Gavin Newsom has signed several measures to strengthen California’s cannabis laws, One of the ten cannabis related legislative bills he signed – AB 2188 – might be a significant problem for California employers.
The legislative analysis provided the backstory to this new law. In March 2021, when the State Personnel Board heard a case regarding the dismissal of a CalTrans maintenance worker for testing positive for THC upon his return to duty after a leave of absence. In upholding the Administrative Law Judge’s decision to revoke his termination, the Board ruled that a positive urinalysis test for marijuana, on its own, is not grounds for dismissal. In this case, there was no evidence that the worker was “under the influence of marijuana when he reported for duty or on standby for duty or that he possessed or used marijuana while on duty or on standby.”
The State Personnel Board also found that the test had limited probative value because it could only show marijuana use at some point in time prior to the worker reporting to work. Thus, a positive drug test for off the job and past use of marijuana cannot be a basis for proving employee impairment.
AB 2188 appears to be a solution for what happened in the CalTrans case.
Under the terms of this new law, after January 1, 2024, it will be unlawful for an employer to discriminate against a person in hiring, termination, or any term or condition of employment, or otherwise penalizing a person, if the discrimination is based the person’s use of cannabis off the job and away from the workplace.
Or to discriminate based upon an employer-required drug screening test that has found the person to have “nonpsychoactive cannabis metabolites” in their hair, blood, urine, or other bodily fluids.

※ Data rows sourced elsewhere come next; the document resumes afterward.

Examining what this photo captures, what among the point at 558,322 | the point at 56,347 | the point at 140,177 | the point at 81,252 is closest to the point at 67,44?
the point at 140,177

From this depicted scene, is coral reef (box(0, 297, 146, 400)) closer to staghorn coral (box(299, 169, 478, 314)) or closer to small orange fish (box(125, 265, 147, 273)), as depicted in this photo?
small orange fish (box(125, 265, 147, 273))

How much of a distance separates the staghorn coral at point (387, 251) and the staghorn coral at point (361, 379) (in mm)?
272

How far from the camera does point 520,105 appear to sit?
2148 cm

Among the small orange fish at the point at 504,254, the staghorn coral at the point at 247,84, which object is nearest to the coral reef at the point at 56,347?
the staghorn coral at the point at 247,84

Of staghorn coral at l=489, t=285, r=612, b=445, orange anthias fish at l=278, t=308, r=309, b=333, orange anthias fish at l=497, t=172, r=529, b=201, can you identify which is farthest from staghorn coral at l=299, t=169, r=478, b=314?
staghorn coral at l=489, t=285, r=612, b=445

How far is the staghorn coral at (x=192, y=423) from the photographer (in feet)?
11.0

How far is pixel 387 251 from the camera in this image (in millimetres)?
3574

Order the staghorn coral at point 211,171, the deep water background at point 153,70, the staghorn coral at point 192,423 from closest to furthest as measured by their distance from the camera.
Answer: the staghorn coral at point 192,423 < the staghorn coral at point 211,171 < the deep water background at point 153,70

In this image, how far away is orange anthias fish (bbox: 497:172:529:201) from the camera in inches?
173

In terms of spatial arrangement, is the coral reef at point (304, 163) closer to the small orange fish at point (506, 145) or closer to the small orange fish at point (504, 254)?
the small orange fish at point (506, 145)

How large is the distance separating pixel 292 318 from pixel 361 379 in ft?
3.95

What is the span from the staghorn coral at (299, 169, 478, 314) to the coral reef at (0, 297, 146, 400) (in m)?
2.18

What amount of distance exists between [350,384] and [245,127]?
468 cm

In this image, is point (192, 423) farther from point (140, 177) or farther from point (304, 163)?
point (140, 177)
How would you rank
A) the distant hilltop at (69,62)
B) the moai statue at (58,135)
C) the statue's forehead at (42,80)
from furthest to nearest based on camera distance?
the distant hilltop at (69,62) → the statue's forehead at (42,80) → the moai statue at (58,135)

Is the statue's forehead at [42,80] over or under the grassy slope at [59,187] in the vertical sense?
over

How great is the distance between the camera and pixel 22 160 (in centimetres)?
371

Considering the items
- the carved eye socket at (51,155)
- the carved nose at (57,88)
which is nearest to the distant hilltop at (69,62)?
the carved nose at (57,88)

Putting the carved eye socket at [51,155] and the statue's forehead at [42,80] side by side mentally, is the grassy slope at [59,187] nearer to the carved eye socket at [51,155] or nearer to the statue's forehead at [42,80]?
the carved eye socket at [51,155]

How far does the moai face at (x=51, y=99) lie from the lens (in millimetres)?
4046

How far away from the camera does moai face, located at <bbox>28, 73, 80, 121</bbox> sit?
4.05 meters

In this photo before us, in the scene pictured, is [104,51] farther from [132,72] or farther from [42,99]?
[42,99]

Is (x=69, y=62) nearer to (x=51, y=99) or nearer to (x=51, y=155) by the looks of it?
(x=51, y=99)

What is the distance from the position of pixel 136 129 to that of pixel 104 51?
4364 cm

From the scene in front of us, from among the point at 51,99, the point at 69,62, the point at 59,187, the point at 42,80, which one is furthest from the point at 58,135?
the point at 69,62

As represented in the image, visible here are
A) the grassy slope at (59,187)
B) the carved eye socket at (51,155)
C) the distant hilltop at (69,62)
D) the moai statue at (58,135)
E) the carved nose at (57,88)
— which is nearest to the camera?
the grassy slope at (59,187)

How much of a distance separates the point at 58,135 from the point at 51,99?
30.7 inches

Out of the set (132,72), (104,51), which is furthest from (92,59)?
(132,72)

The new law declares that after “tetrahydrocannabinol is metabolized, it is stored in the body as a nonpsychoactive cannabis metabolite. These metabolites do not indicate impairment, only that an individual has consumed cannabis in the last few weeks” And while “there is consensus that an employee should not arrive at a worksite high or impaired, when most tests are conducted for cannabis, the results only show the presence of the nonpsychoactive cannabis metabolite and have no correlation to impairment on the job.”
And there are several exceptions to the application of this new law. It “does not prohibit an employer from discriminating in hiring, or any term or condition of employment, or otherwise penalize a person based on scientifically valid preemployment drug screening conducted through methods that do not screen for nonpsychoactive cannabis metabolites.
But it does not specify what these allowable alternative screening tests might be. Employers will have slightly more than one year to discover this for themselves.
The law “does not apply to an employee in the building and construction trades.” And it “does not apply to applicants or employees hired for positions that require a federal government background investigation or security clearance in accordance with regulations issued by the United States Department of Defense…”
And finally the new law “does not preempt state or federal laws requiring applicants or employees to be tested for controlled substances, including laws and regulations requiring applicants or employees to be tested, or the manner in which they are tested, as a condition of employment, receiving federal funding or federal licensing-related benefits, or entering into a federal contract.”
California NORML was the sponsor of the bill. Supporters of AB 2188 included the California Cannabis Industry Association, the California Employment Lawyers Association and other similar stakeholders. The legislation was opposed by a large number of employer related organizations including the California Chamber of Commerce, the National Federation of Independent Business and many other groups.